Extract to read.
The master mind is never misplaced because he does not live to do what others are doing, but what he himself wants to do now, and he wants to do only that which is conducive to real life, a life worthwhile, a life that steadily works up to the very highest goal in view.

The average mind requires a change of environment before he can change his thought. He has to go somewhere or bring into his presence something that will suggest a new line of thinking and feeling. The master mind, however, can change his thought whenever he may so desire. A change of scene is not necessary because the master mind is not controlled by external conditions or circumstances. A change of scene will not produce a change of thought in his mind unless he so elects for the master mind changes his thoughts, ideas, or desires by imaging upon the mind the exact likeness of those new ideas, new thoughts, or new desires that have been selected.

The secret of the master mind is found wholly in the intelligent use of the imaging faculty, for man is as he thinks, and his thoughts are patterned after the predominating mental images, whether those images are impressions suggested from without or impressions formed by the mind through original thinking. When any individual permits his thoughts or desires to be formed in the likeness of impressions received from without he will be more or less controlled by environment. He will be largely in the hands of circumstances and fate, but when he proceeds to transform into an original idea every impression received from without and incorporates that idea into a new mental image he will use environment as a servant, thereby placing fate in his own hands.

Every object that is seen will produce an impression upon the mind according to the degree of mental susceptibility. This impression will contain the nature of the object of which it is a representation. Thus, the nature of that object will be reproduced in the mind, and what has thus entered the mind will be expressed more or less throughout the entire human system. Therefore, the individual who is susceptible to suggestions and external impressions will reproduce in his own mind and system conditions that are similar in nature to almost everything that he may see, hear or feel. He will, in consequence, be a reflection of the world in which he lives. He will think, speak and act as his surroundings may suggest. He will flow with the stream of his circumstances and he will be more or less of an automaton instead of a well individualized character.

Information provided.

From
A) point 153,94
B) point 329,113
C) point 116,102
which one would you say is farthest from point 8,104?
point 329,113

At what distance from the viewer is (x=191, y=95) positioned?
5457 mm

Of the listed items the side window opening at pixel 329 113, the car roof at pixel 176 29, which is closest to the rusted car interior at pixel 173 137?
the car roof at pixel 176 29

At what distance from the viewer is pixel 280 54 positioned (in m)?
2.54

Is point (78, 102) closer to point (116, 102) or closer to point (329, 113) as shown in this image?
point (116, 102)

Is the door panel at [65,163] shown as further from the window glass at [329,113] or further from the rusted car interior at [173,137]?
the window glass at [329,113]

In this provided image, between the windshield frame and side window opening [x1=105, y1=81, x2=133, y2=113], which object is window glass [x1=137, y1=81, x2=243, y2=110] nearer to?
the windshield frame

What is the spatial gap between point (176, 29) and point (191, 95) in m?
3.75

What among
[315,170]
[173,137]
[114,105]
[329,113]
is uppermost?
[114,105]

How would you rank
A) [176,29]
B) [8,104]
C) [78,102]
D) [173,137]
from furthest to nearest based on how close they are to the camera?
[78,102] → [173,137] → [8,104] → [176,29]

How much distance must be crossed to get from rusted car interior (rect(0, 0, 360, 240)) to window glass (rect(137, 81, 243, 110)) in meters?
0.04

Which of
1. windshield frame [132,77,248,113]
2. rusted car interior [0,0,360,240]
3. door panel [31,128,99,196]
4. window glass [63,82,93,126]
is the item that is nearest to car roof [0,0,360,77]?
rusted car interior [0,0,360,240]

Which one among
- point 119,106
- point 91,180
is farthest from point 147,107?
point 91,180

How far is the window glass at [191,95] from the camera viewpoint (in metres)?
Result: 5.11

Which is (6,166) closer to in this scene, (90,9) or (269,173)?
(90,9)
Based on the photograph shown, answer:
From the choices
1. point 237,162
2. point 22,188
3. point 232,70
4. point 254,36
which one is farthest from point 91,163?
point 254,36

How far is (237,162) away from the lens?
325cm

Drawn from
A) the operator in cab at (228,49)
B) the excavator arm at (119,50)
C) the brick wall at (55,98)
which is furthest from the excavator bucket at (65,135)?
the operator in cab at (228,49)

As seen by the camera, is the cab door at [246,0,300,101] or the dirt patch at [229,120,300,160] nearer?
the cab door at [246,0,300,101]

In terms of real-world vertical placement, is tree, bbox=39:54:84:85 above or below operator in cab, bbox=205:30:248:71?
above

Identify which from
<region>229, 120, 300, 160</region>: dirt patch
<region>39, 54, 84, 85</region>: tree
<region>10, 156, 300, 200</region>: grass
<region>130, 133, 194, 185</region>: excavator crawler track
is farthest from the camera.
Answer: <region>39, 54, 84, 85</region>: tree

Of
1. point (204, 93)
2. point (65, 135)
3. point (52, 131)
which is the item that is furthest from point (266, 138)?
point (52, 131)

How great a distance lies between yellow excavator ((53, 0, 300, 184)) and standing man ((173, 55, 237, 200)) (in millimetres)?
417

Work to complete.
(1) According to the passage on the master mind, what three things does the master mind change by imaging their exact likeness upon the mind? List them.
(2) Extract the passage on the master mind between "The average mind" and "have been selected.", inclusive.

Solution list.
(1) Thoughts, ideas, desires

(2)
The average mind requires a change of environment before he can change his thought. He has to go somewhere or bring into his presence something that will suggest a new line of thinking and feeling. The master mind, however, can change his thought whenever he may so desire. A change of scene is not necessary because the master mind is not controlled by external conditions or circumstances. A change of scene will not produce a change of thought in his mind unless he so elects for the master mind changes his thoughts, ideas, or desires by imaging upon the mind the exact likeness of those new ideas, new thoughts, or new desires that have been selected.